[Start of section]
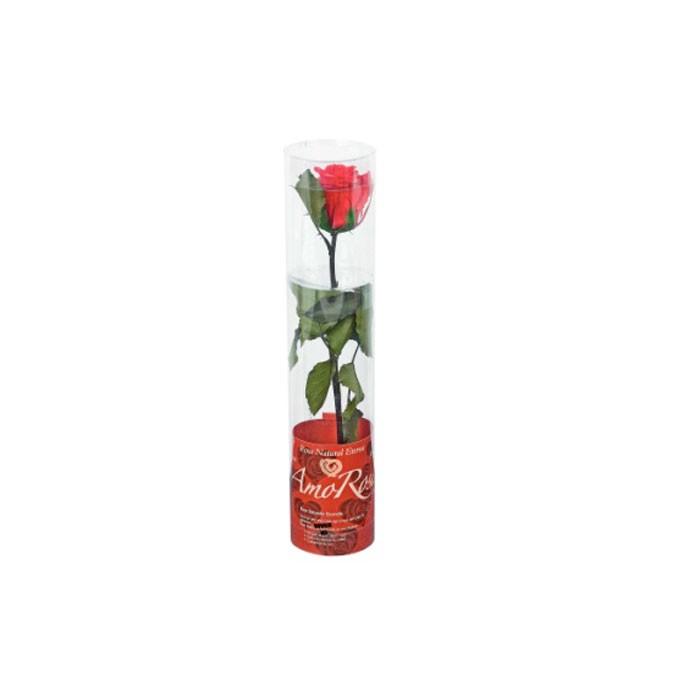 Mini Trandafir in ambalaj de tip cadou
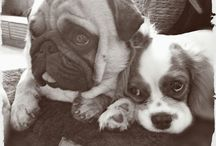 Percy&Fibi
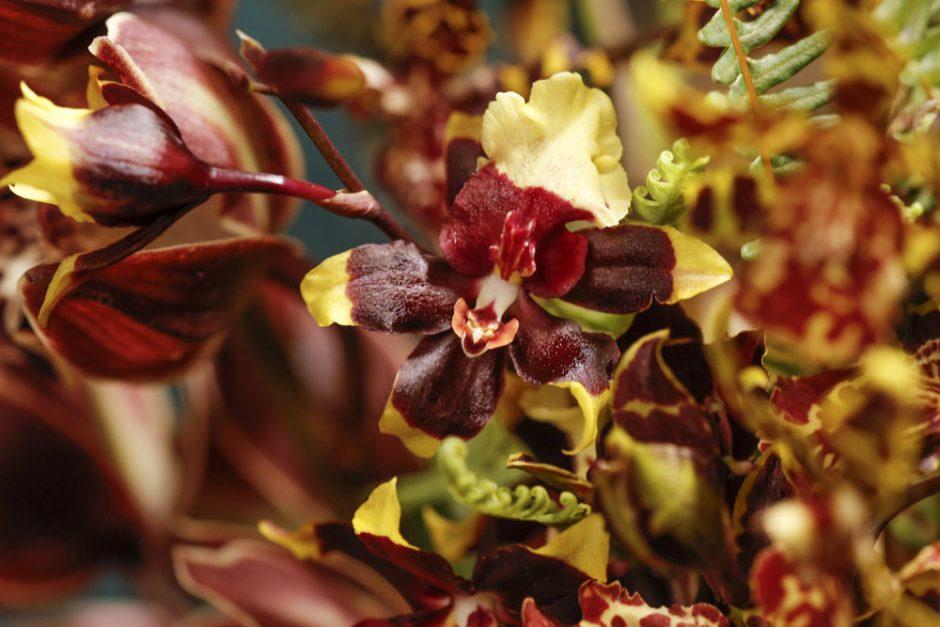 orquídeas em tons de vinho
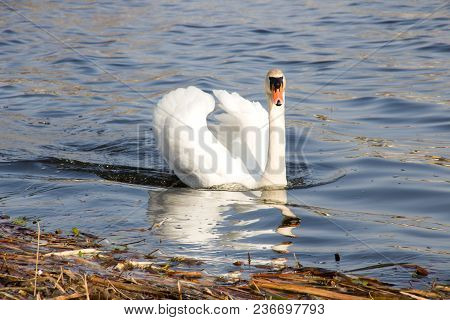 White Swan Floats On The River On The Waves, Spring
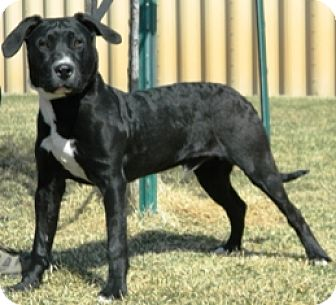 Pit Bull Terrier Mix Dog for adoption in Columbus, Nebraska - Bobby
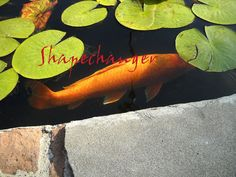 Beneath the Surface of the Pond5 x 7 PRINT by kohaku16 on Etsy, $15.00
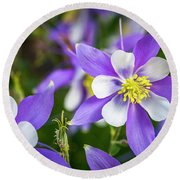 Colorado Columbines Round Beach Towel by Teri Virbickis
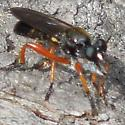 Robber Fly with Red Legs - Laphria sadales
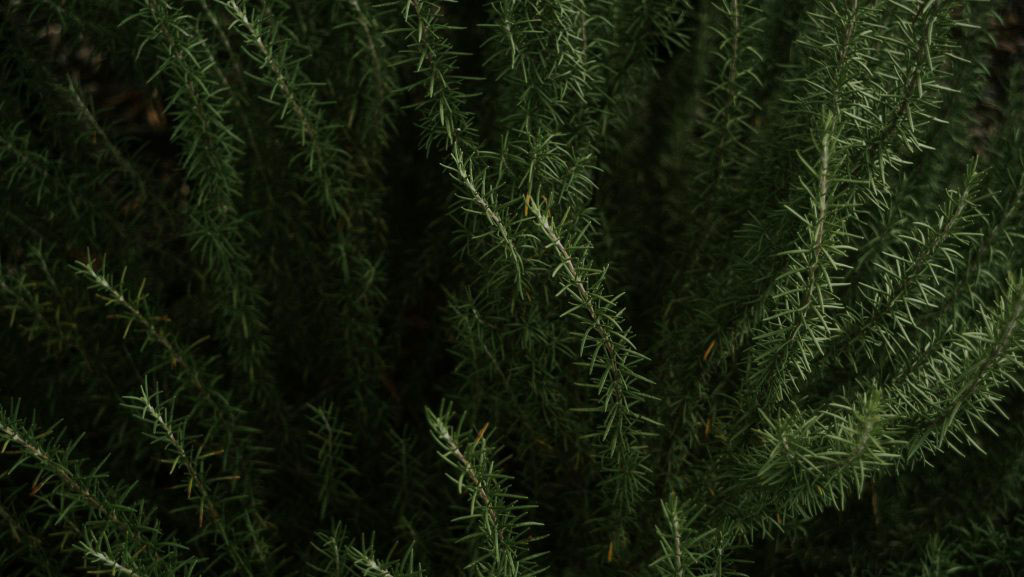 Mosquito Repellent Plants For Your Garden and Skin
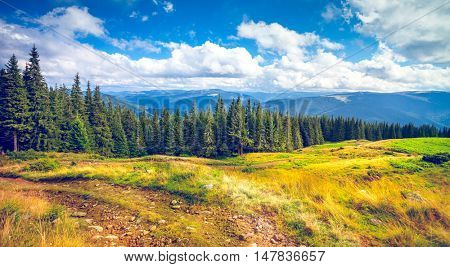 Forrest of green pine trees in Carpathian mountains, Ukraine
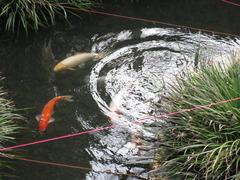13朝妻清水鯉池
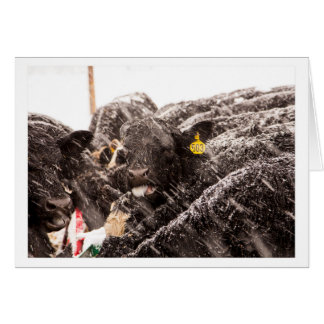 Copos de nieve de cogida de la vaca en tarjeta del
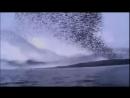 Птицы Стаи птиц в полете Чудеса природы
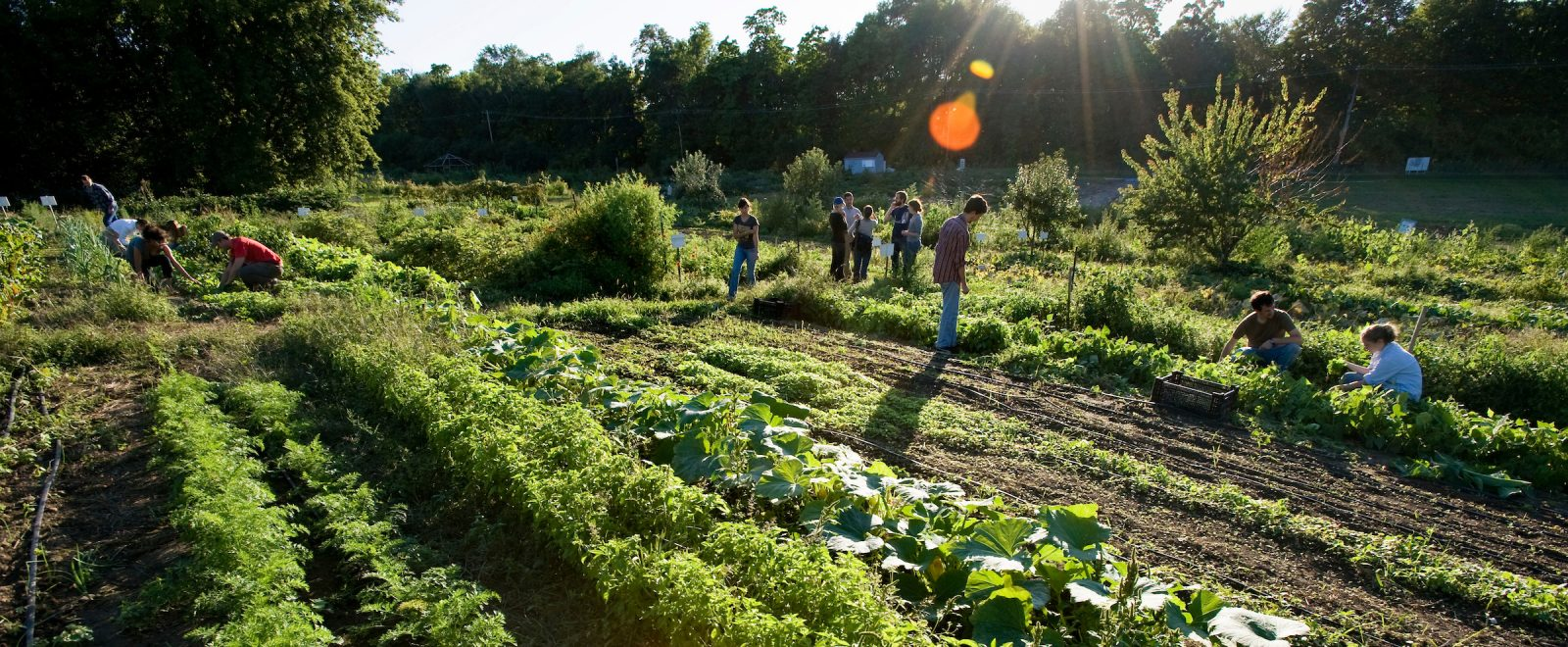 Community garden with a dozen people harvesting amidst the rows of crops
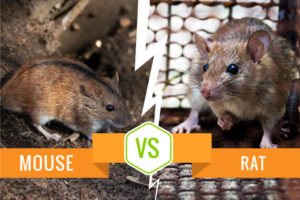 Mouse vs Rat - What's the differences?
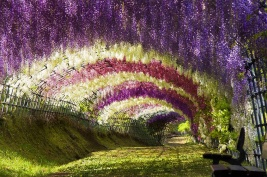 Wisteria Tunnel, Japanese Gardens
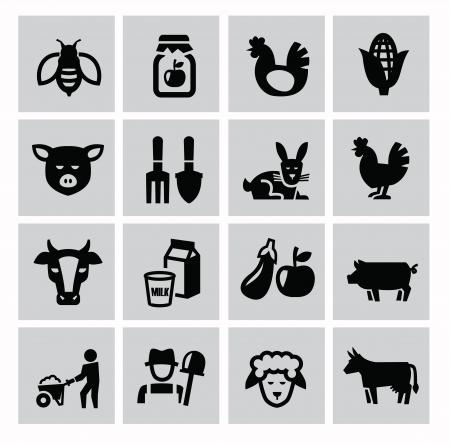 landwirtschaft: Vektor schwarzen Landwirtschaft und Viehzucht Icons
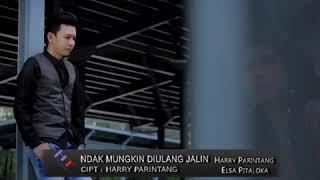 Gambar cover Harry Parintang feat Elsa Pitaloka - Ndak  Mungkin Diulang Jalin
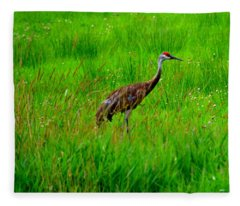 Regal Crane Fleece Blanket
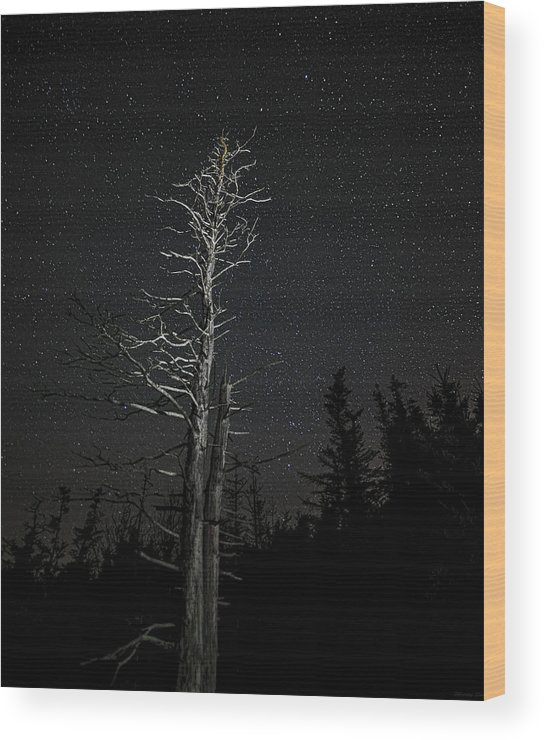 Skeletal Tree Starscape Wood Print featuring the photograph Skeletal Tree Starscape by Marty Saccone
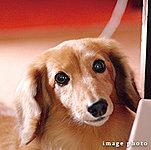 一部住戸※1は大型犬の飼育も可能です。※ペットの飼育については管理規約・使用細則の規定を遵守していただきます。※1 A1・A1'・A2・B・B'・C1・C2・D・Eタイプ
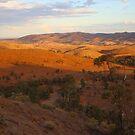 Sunset, Bendleby Ranges, Australia by FranWest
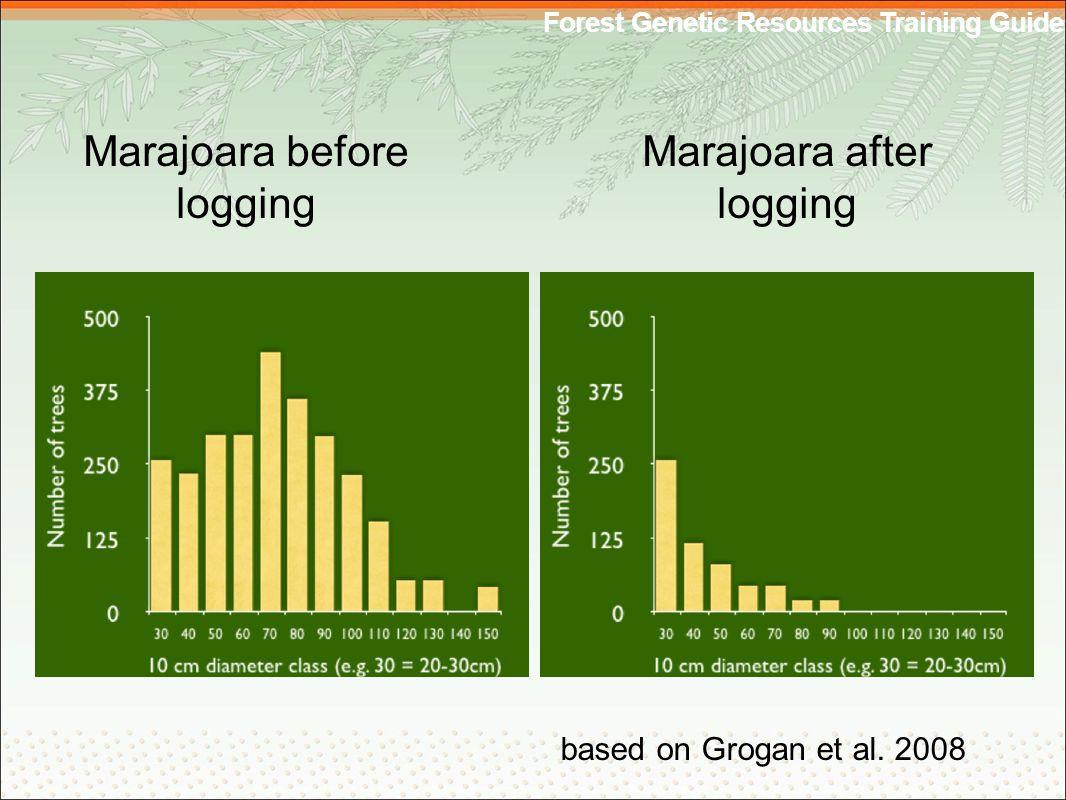 Forest Genetic Resources Training Guide Marajoara before logging Marajoara after logging based on Grogan et al.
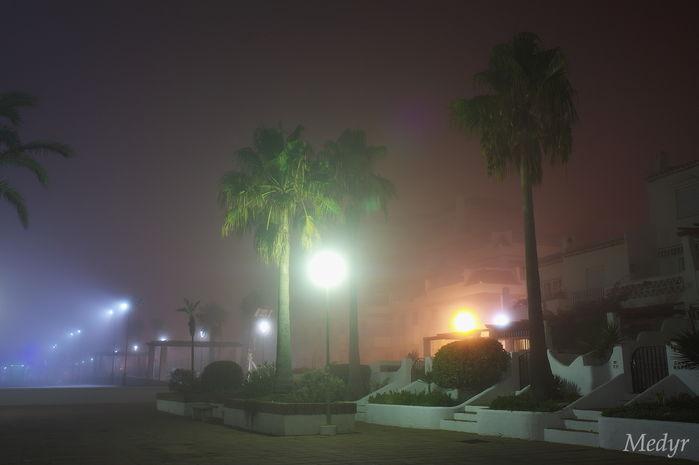 Niebla puerto duquesa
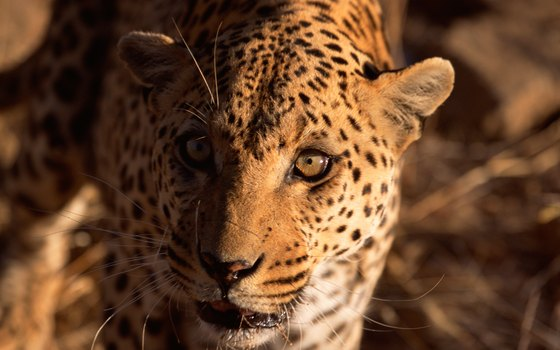 The African leopard is a top predator in the Congo rain forests.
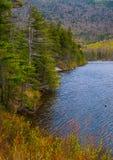 Route perdue d'étang de castor, rivière, Woodstock NH 03262 Images stock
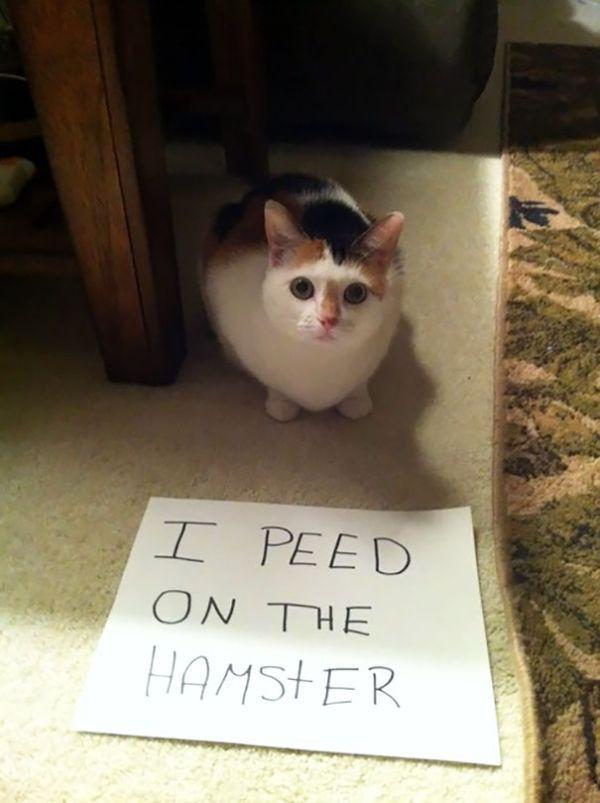 cats-are-the-original-aholes-30-photos-17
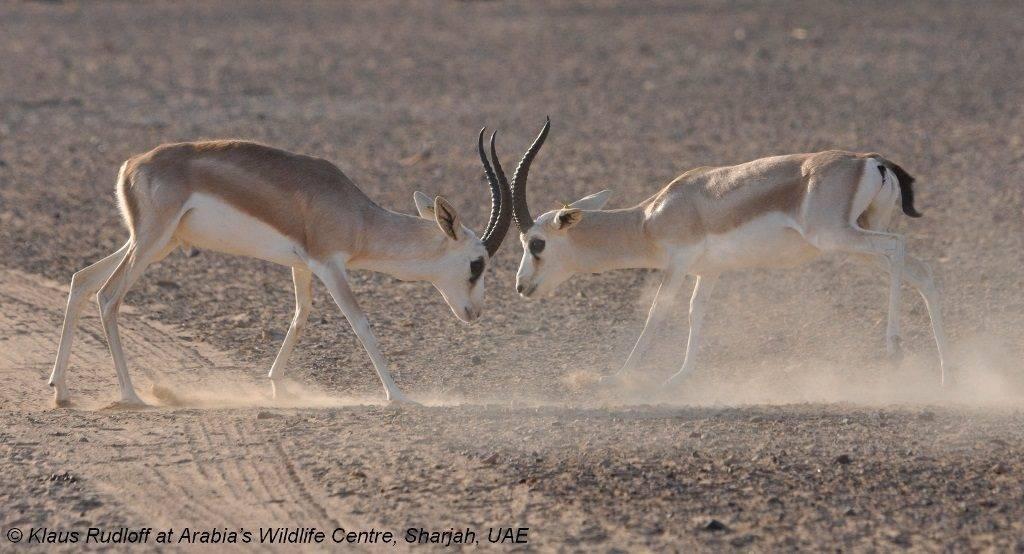 Антилопы дерутся фото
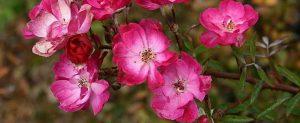 Rose antiche rifiorenti: Yesterday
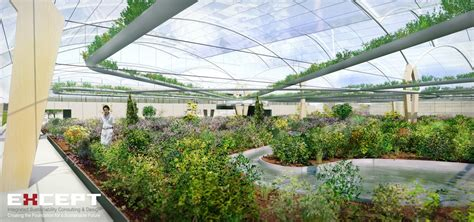 cuisine high tech the high tech permaculture metabolic engine greenhouse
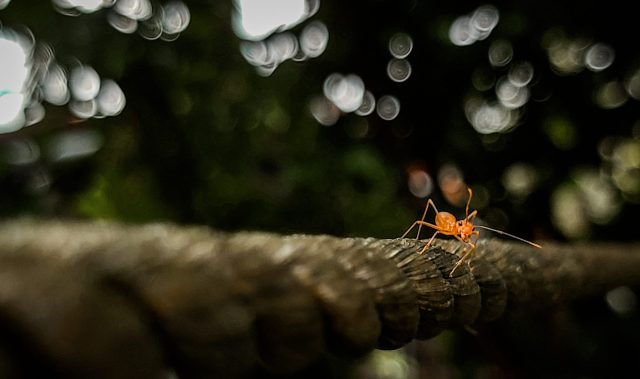 Ant on rope
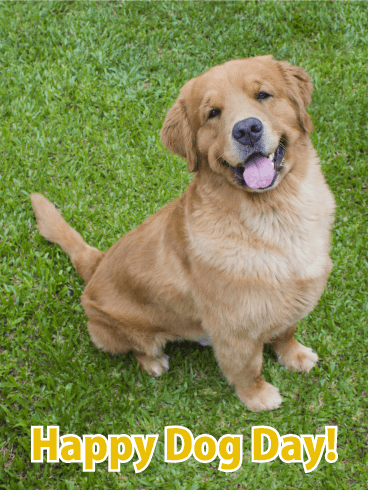 Smiling golden retriever happy dog day card birthday greeting smiling golden retriever happy dog day card m4hsunfo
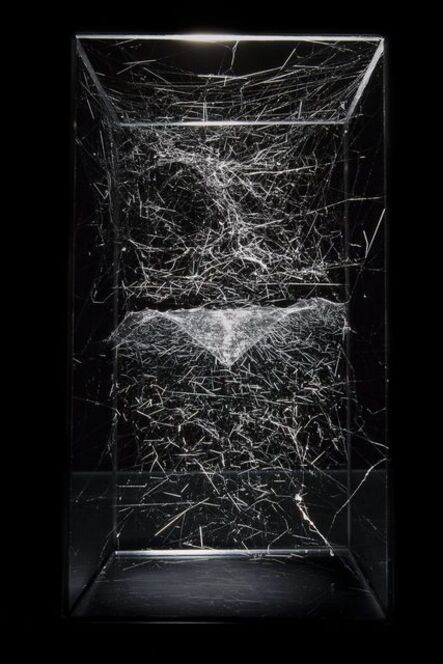 Tomás Saraceno, 'Hybrid solitary semi-social musical instrument NGC 2936: built by a single steatoda grossa, five weeks and a single cyrtophora moluccensis, one week,', 2014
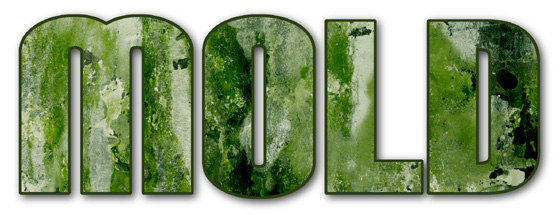 "The word ""mold"" covered in nasty dripping green mold"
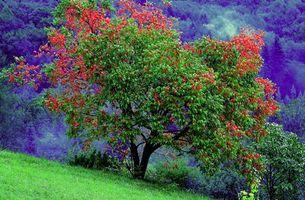 Бесплатные фото горы,Швейцария,холм,дерево,природа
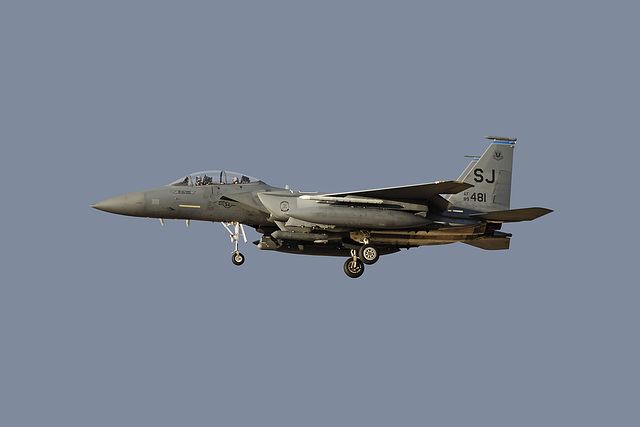 4th Fighter Wing McDonnell Douglas F-15E Strike Eagle 89-0481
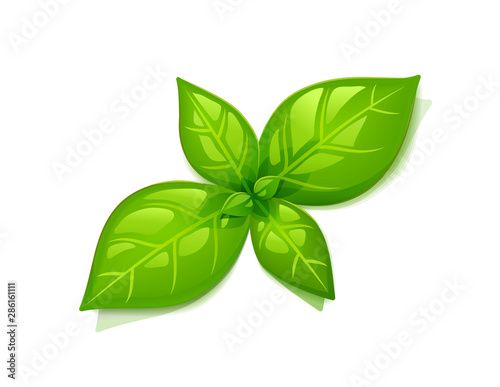 Obraz Green Basil Leaf. Top view. Isolated on White Background. Plant with leaves. Herbal organic product. Cooking spicy ingredient. Eps10 vector illustration. - fototapety do salonu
[End of section]
WORK INSTRUCTION: Your answer should be the lines from the first record down to the line containing "Community garden with", restated exactly, with no pictures.

SOLUTION:
 Mini Trandafir in ambalaj de tip cadou
 Percy&Fibi
 orquídeas em tons de vinho
 White Swan Floats On The River On The Waves, Spring
 Pit Bull Terrier Mix Dog for adoption in Columbus, Nebraska - Bobby
 Beneath the Surface of the Pond5 x 7 PRINT by kohaku16 on Etsy, $15.00
 Colorado Columbines Round Beach Towel by Teri Virbickis
 Robber Fly with Red Legs - Laphria sadales
 Mosquito Repellent Plants For Your Garden and Skin
 Forrest of green pine trees in Carpathian mountains, Ukraine
13朝妻清水鯉池
 Copos de nieve de cogida de la vaca en tarjeta del
 Птицы Стаи птиц в полете Чудеса природы
 Community garden with a dozen people harvesting amidst the rows of crops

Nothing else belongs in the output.